In [None]:
!pip install transformers
import tensorflow as tf
import tensorflow_hub as hub
import transformers
import os
import numpy as np

In [None]:
zendesk_articles = "/content/drive/MyDrive/Colab Notebooks/Machine Learning/data/ZendeskArticles"

## 0-qa.py

In [None]:
def question_answer(question, reference):
    """
    finds a snippet of text within a reference document to answer a question:

    question - a string containing the question to answer
    reference - a string containing the reference document from which to find the answer
    Returns: a string containing the answer (or None if no answer found)
    
    Uses bert-uncased-tf2-qa model from the tensorflow-hub library
    uses the pre-trained BertTokenizer, bert-large-uncased-whole-word-masking-finetuned-squad, from the transformers library.
    """
    tokenizer = transformers.BertTokenizer.from_pretrained('bert-large-uncased-whole-word-masking-finetuned-squad')
    model = hub.load("https://tfhub.dev/see--/bert-uncased-tf2-qa/1")

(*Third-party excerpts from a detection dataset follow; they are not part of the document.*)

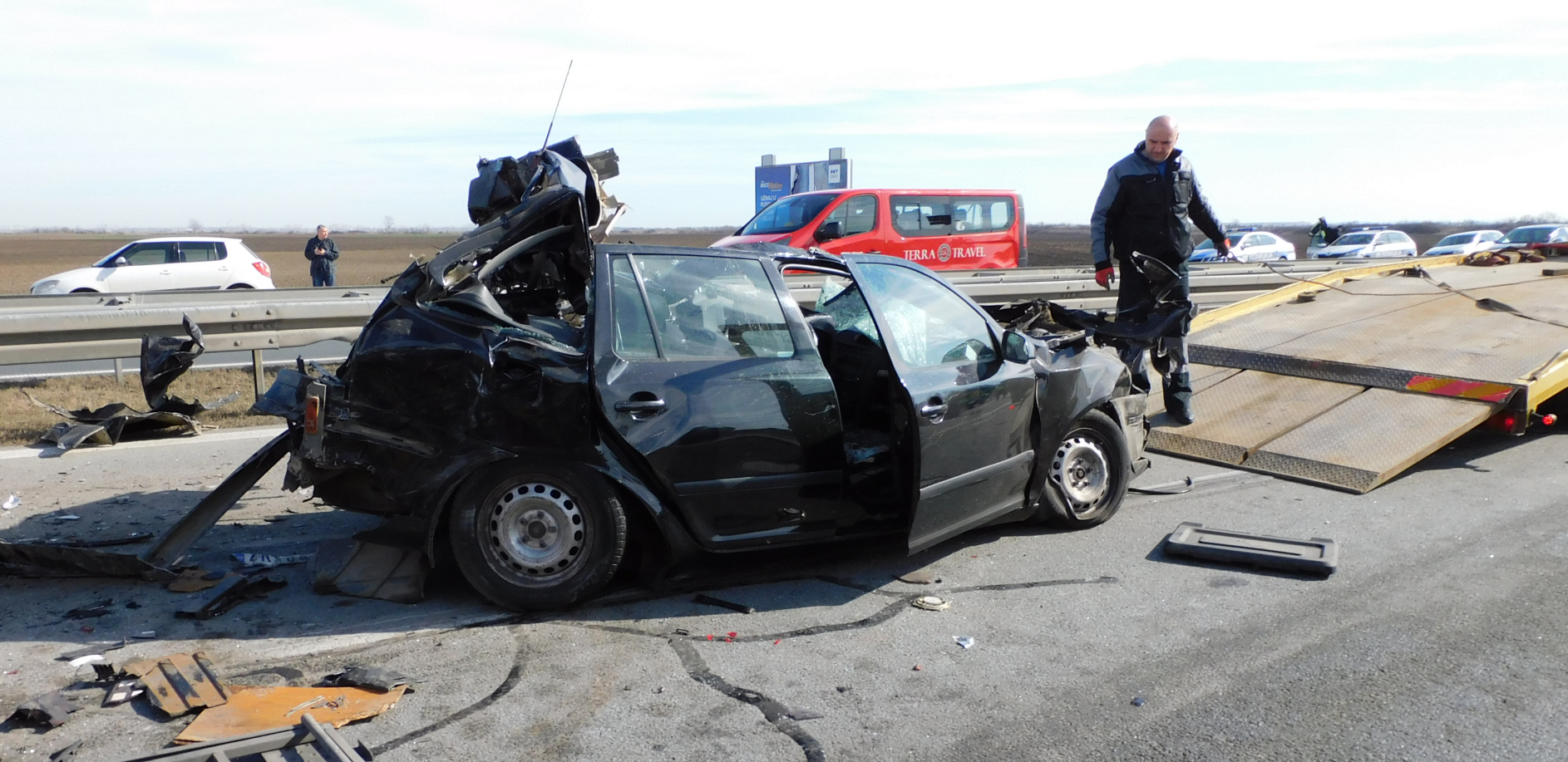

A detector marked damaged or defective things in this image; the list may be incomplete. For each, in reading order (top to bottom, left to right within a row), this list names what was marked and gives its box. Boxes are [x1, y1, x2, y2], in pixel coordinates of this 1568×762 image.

shattered windshield [737, 194, 840, 235]
wrecked black car [260, 139, 1154, 611]
torn metal sheet [310, 539, 426, 605]
torn metal sheet [9, 690, 77, 727]
torn metal sheet [123, 649, 229, 715]
rusty metal sheet [123, 649, 229, 715]
rusty metal sheet [173, 683, 404, 743]
torn metal sheet [174, 683, 407, 743]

    question_tokens = tokenizer.tokenize(question)
    paragraph_tokens = tokenizer.tokenize(reference)
    tokens = ['[CLS]'] + question_tokens + ['[SEP]'] + paragraph_tokens + ['[SEP]']
    input_word_ids = tokenizer.convert_tokens_to_ids(tokens)
    input_mask = [1] * len(input_word_ids)
    input_type_ids = [0] * (1 + len(question_tokens) + 1) + [1] * (len(paragraph_tokens) + 1)

    input_word_ids, input_mask, input_type_ids = map(lambda t: tf.expand_dims(
        tf.convert_to_tensor(t, dtype=tf.int32), 0), (input_word_ids, input_mask, input_type_ids))
    outputs = model([input_word_ids, input_mask, input_type_ids])
    # using `[1:]` will enforce an answer. `outputs[0][0][0]` is the ignored '[CLS]' token logit
    short_start = tf.argmax(outputs[0][0][1:]) + 1
    short_end = tf.argmax(outputs[1][0][1:]) + 1
    answer_tokens = tokens[short_start: short_end + 1]
    answer = tokenizer.convert_tokens_to_string(answer_tokens)
    # print(f'Question: {question}')
    # print(f'Answer: {answer}')
    return answer



In [None]:
with open(zendesk_articles + '/PeerLearningDays.md') as f:
    reference = f.read()

print(question_answer('When are PLDs?', reference))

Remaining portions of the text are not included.